San Francisco could launch a major makeover of its voting systems this year, an effort that supporters say will lead to cheaper, more transparent elections in the city. On Tuesday, Supervisor Scott Wiener will call for a Board of Supervisors hearing into the city’s efforts to adopt a voting system that would use off-the-shelf hardware and open-source software. Elections officials, politicians and voter-participation activists have all touted such publicly owned balloting systems as cheaper and more trustworthy than using products supplied by private vendors. “We want to set a trend here and around the country toward more open and transparent voting systems,” Wiener said in an interview. “When you rely on an outside vendor, it’s their technology which is proprietary and confidential, and the public really doesn’t have access to the code that they’re relying on,” said Wiener, who’s running for state Senate. “It’s very ‘black box,’ so we just have to have faith that their machines are producing accurate results.”

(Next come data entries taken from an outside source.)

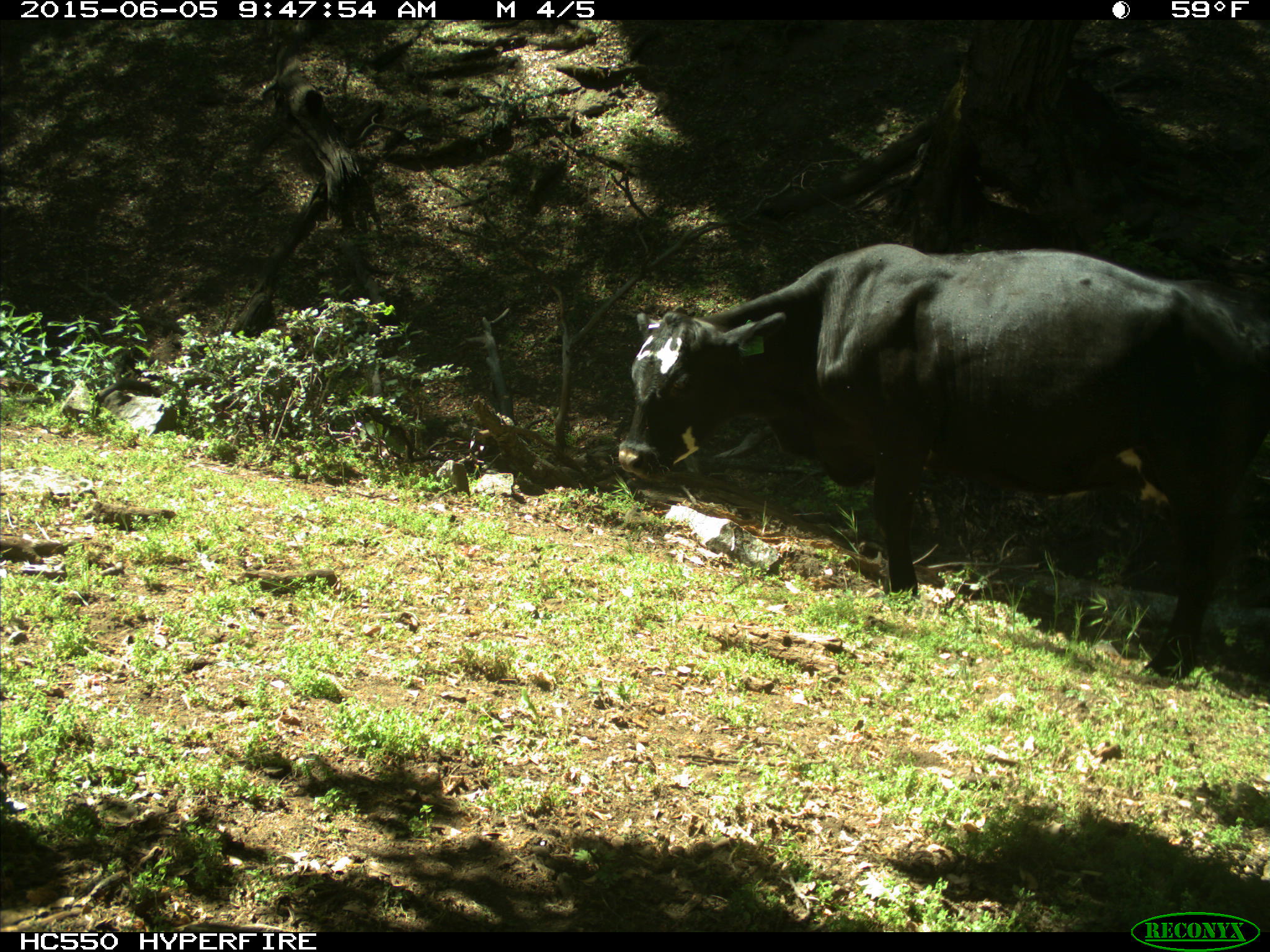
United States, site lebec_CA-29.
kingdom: Animalia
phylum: Chordata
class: Mammalia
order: Artiodactyla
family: Bovidae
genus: Bos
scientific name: Bos taurus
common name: domestic cow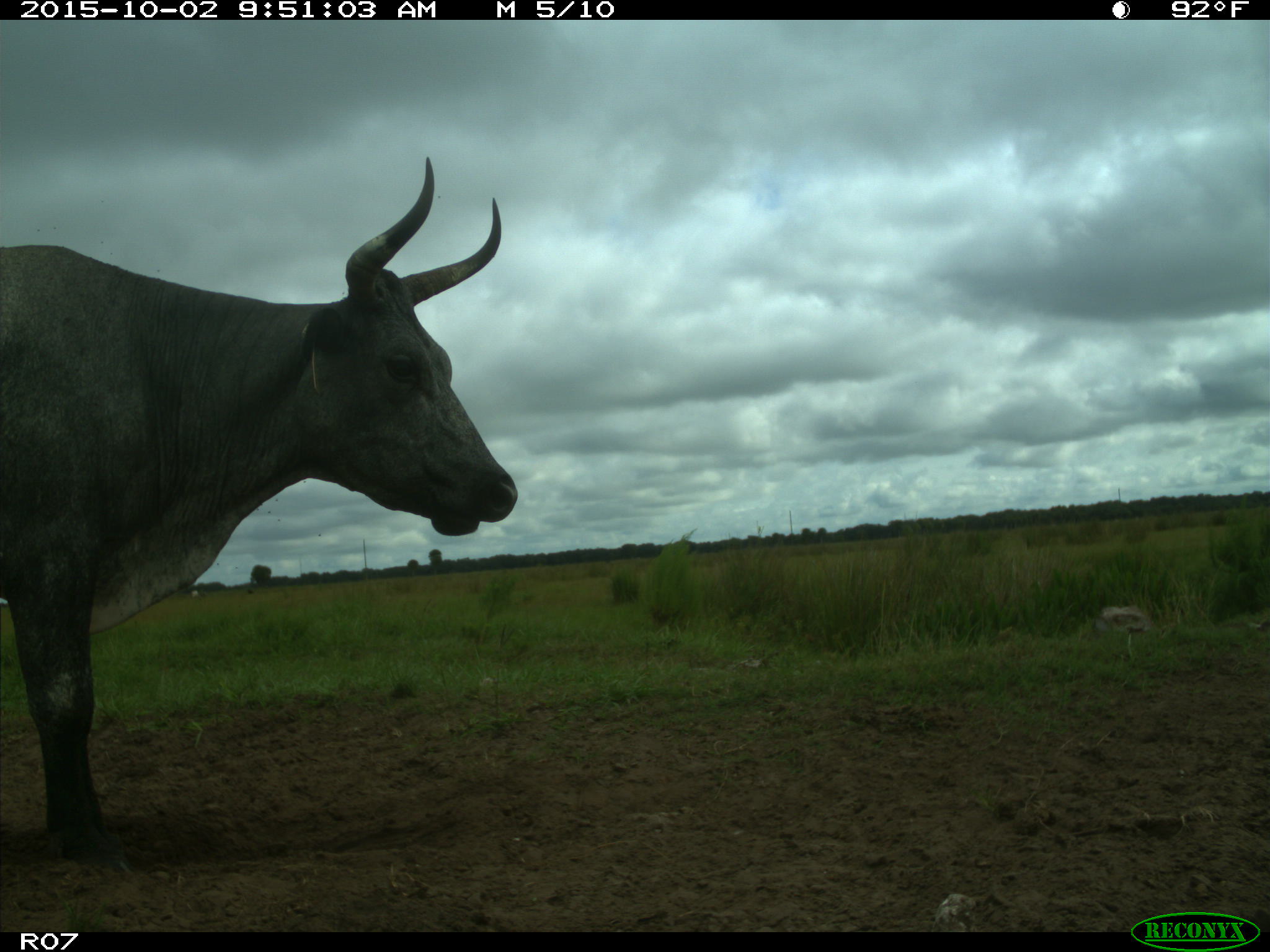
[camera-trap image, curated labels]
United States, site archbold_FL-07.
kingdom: Animalia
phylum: Chordata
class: Mammalia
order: Artiodactyla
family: Bovidae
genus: Bos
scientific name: Bos taurus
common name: domestic cow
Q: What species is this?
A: Bos taurus (domestic cow).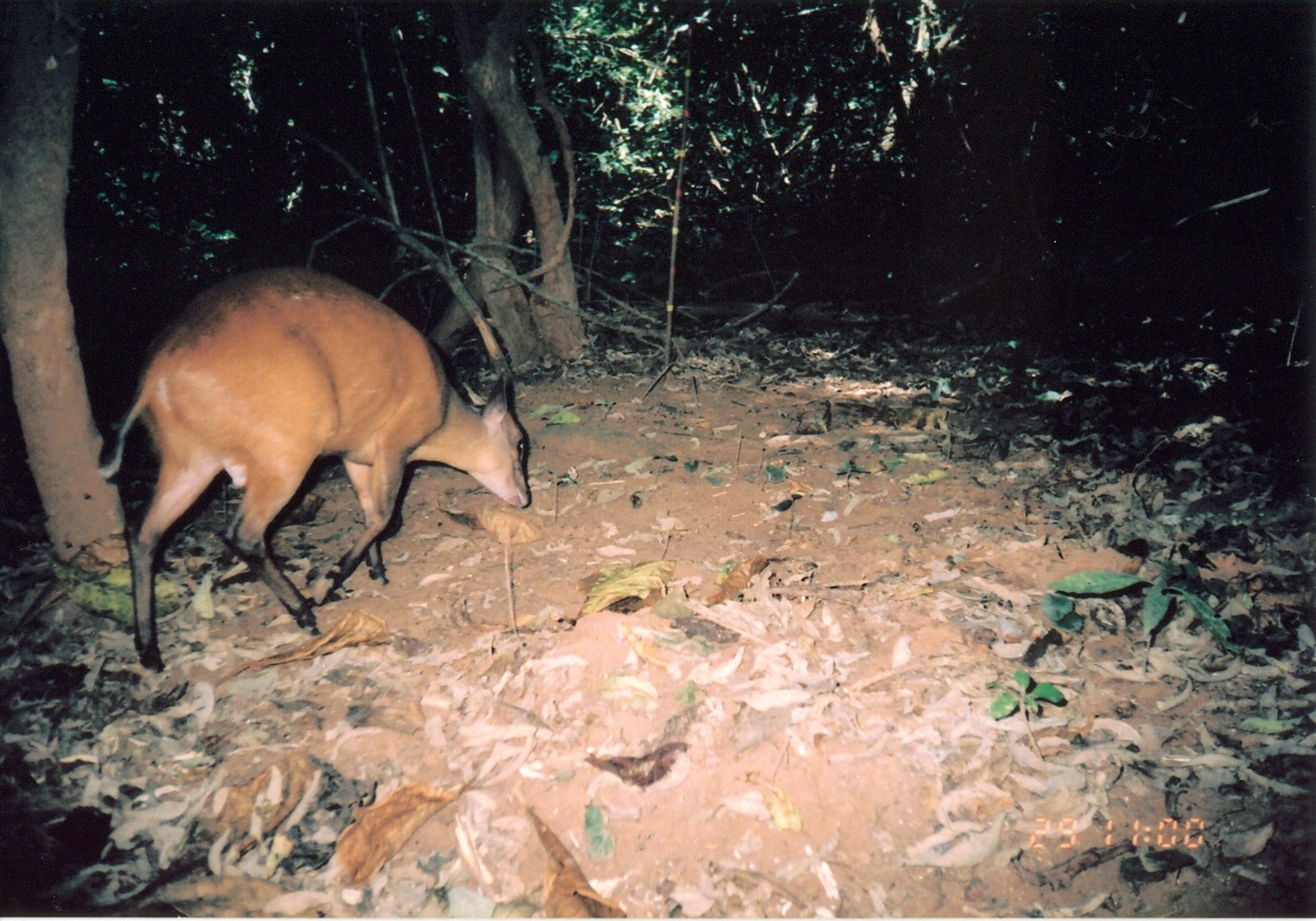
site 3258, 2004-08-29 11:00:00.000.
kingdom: Animalia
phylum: Chordata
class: Mammalia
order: Artiodactyla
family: Bovidae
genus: Cephalophus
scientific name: Cephalophus harveyi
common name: harvey's duiker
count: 1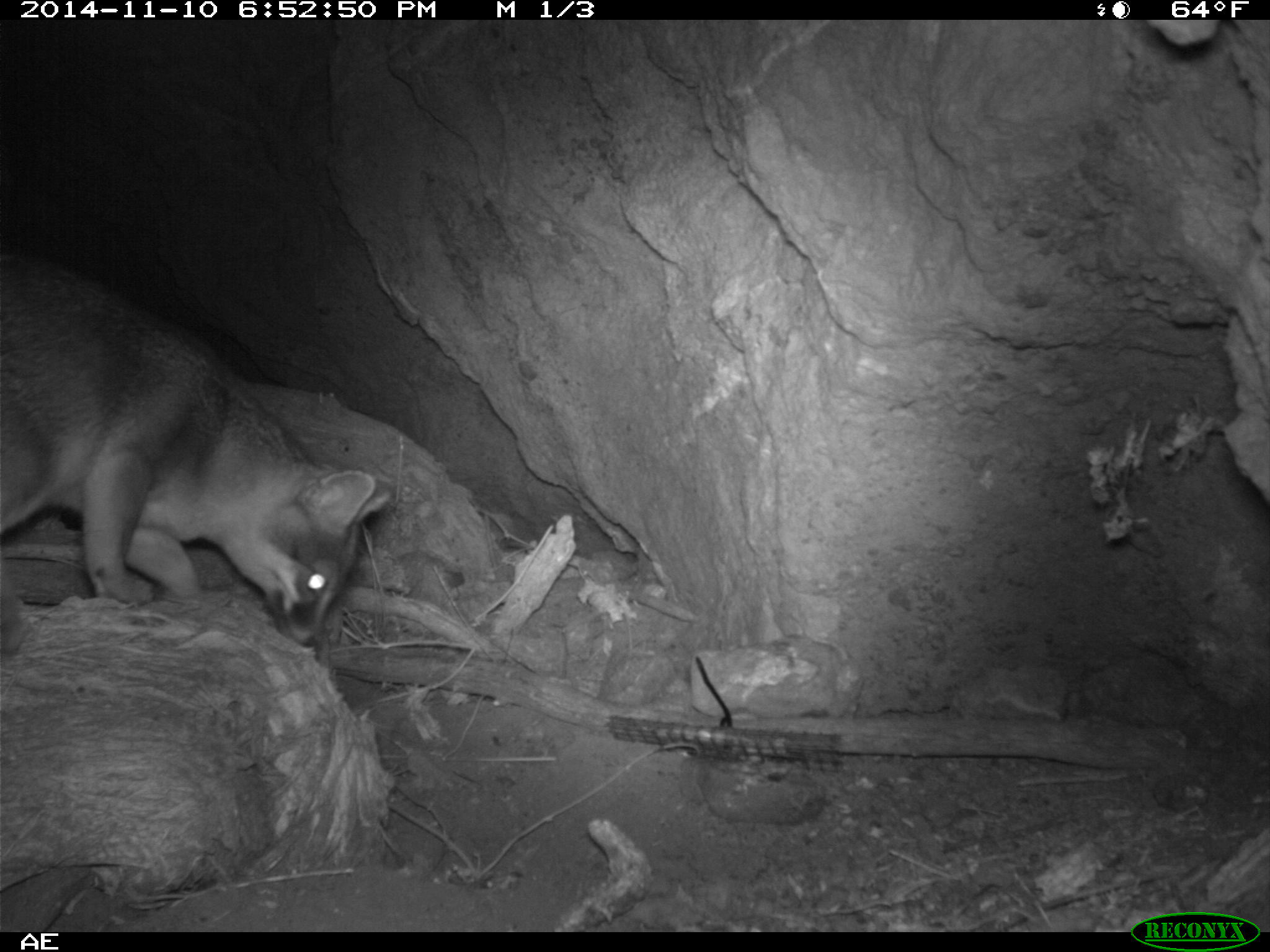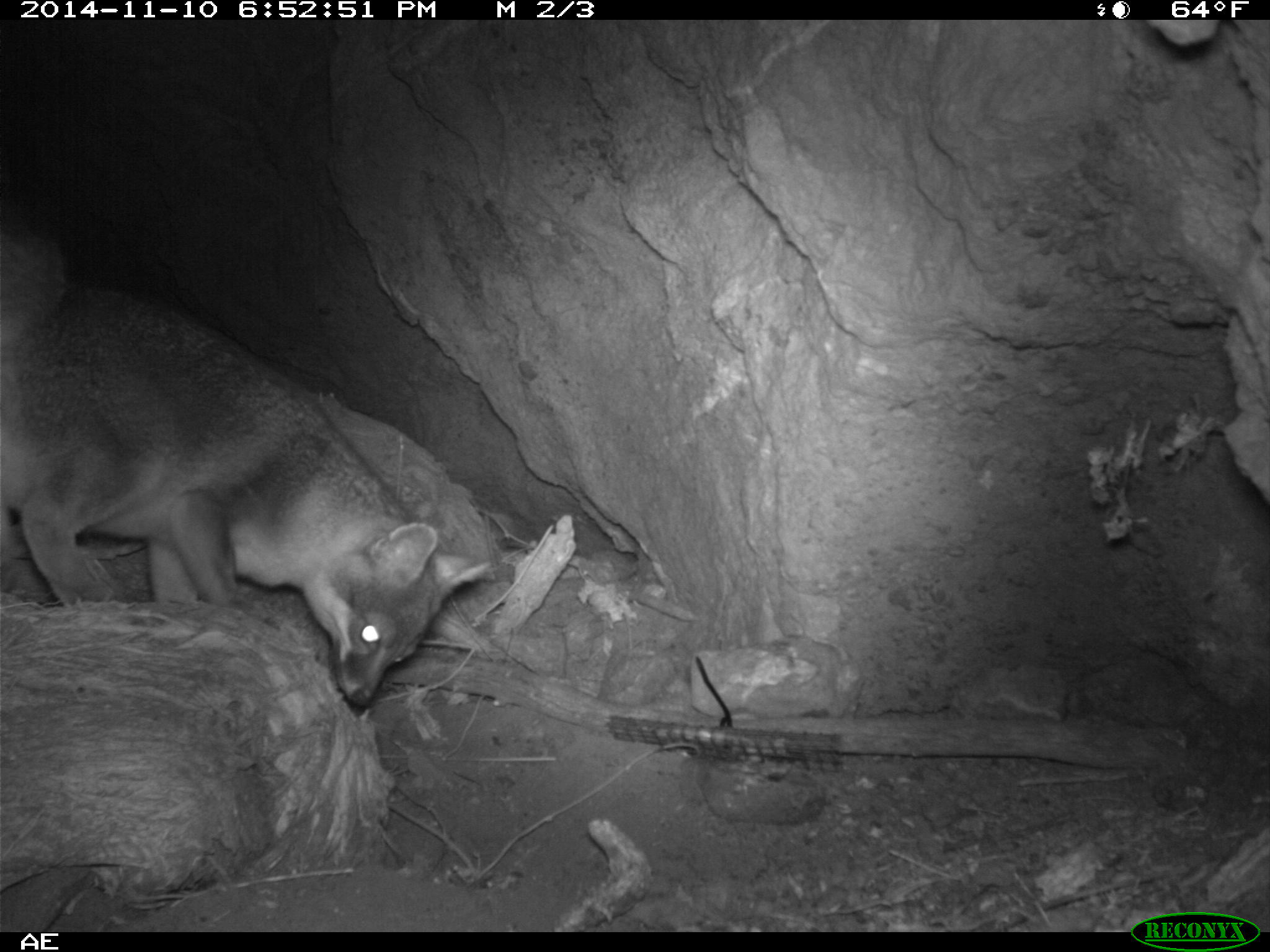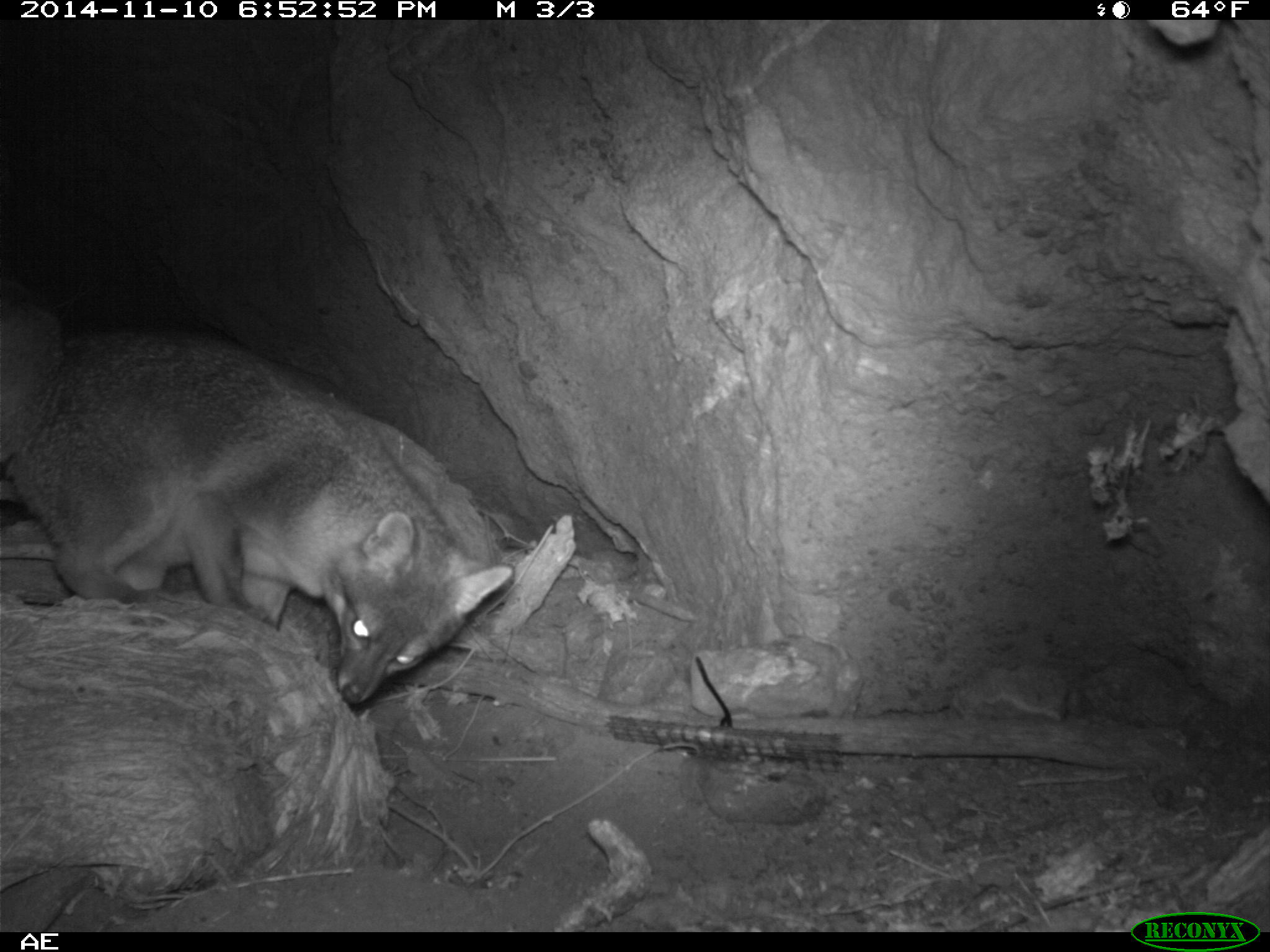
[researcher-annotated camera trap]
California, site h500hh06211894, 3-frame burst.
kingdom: Animalia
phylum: Chordata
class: Mammalia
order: Carnivora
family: Canidae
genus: Urocyon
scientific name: Urocyon littoralis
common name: island fox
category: fox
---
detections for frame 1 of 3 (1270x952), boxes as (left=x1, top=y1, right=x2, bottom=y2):
fox: (left=0, top=242, right=390, bottom=648)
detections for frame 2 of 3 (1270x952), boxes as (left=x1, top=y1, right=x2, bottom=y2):
fox: (left=22, top=286, right=497, bottom=719)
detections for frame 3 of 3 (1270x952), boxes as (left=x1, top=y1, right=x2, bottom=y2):
fox: (left=0, top=305, right=512, bottom=703)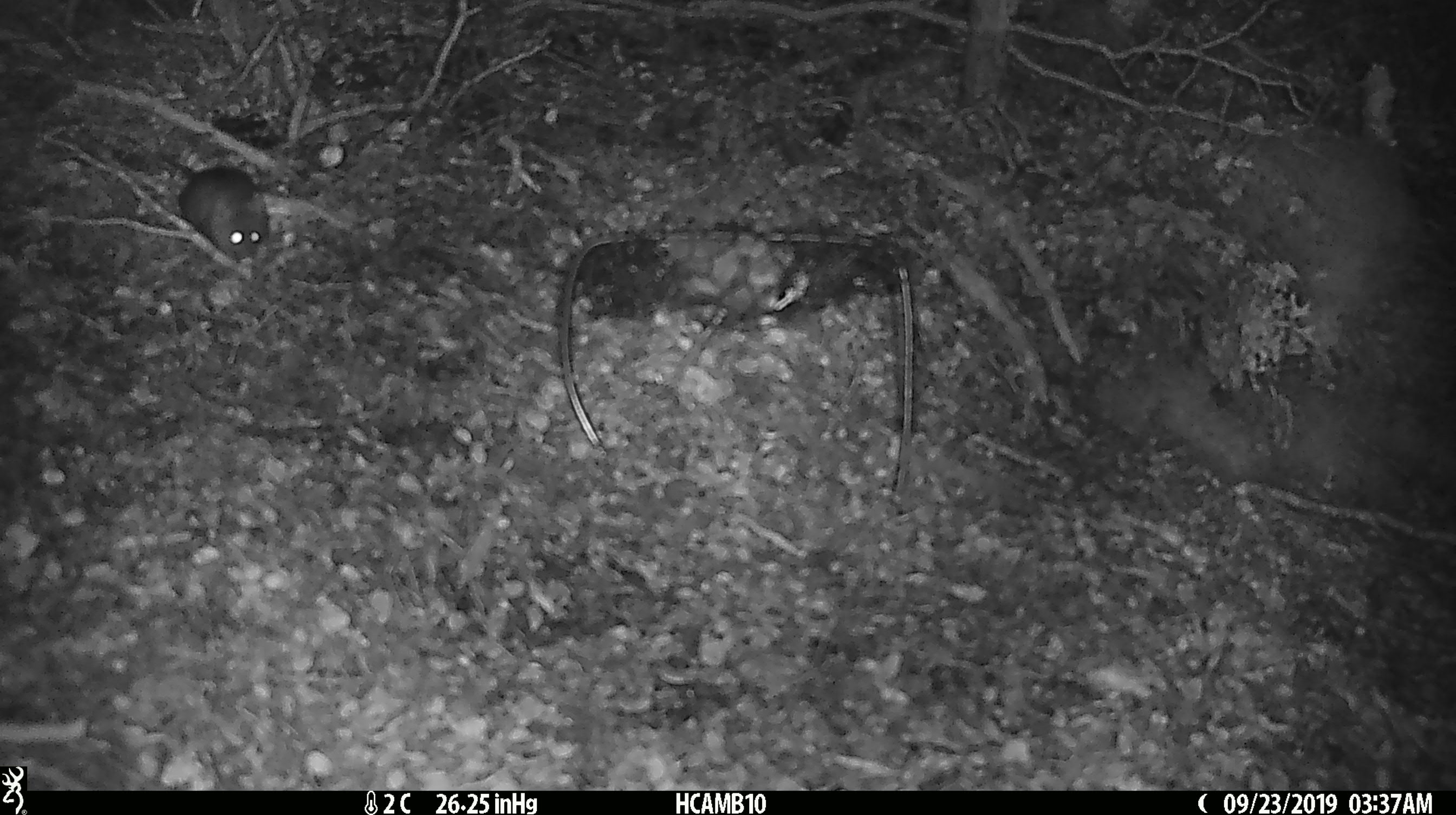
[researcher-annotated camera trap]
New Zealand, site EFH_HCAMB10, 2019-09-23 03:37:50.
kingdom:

Chris Jerdonek, vice president of the San Francisco Elections Commission, is also a proponent of open-source voting systems. “We’ve got a huge opportunity and San Francisco has a chance to take a real leadership role,” Jerdonek said in an interview. If the city succeeds in building and certifying an open-source system, other counties and states could follow suit, he said. “We live in the center of technology innovation, and every successful startup or technology company uses a lot of open source. And government is pretty much the only part of our society that doesn’t.”
Voting equipment companies do not want local governments to move in that direction. They say their software is more secure and that open-source systems would make it easier for people to hack into elections.
For years Dominion Voting, formerly known as Sequoia Voting, has supplied the city’s elections hardware and software and made its staff available to support using those programs. But its contract expires at the end of the year. “It’s certainly a threat to our business,” Steven Bennett, the company’s regional sales manager, said in an interview.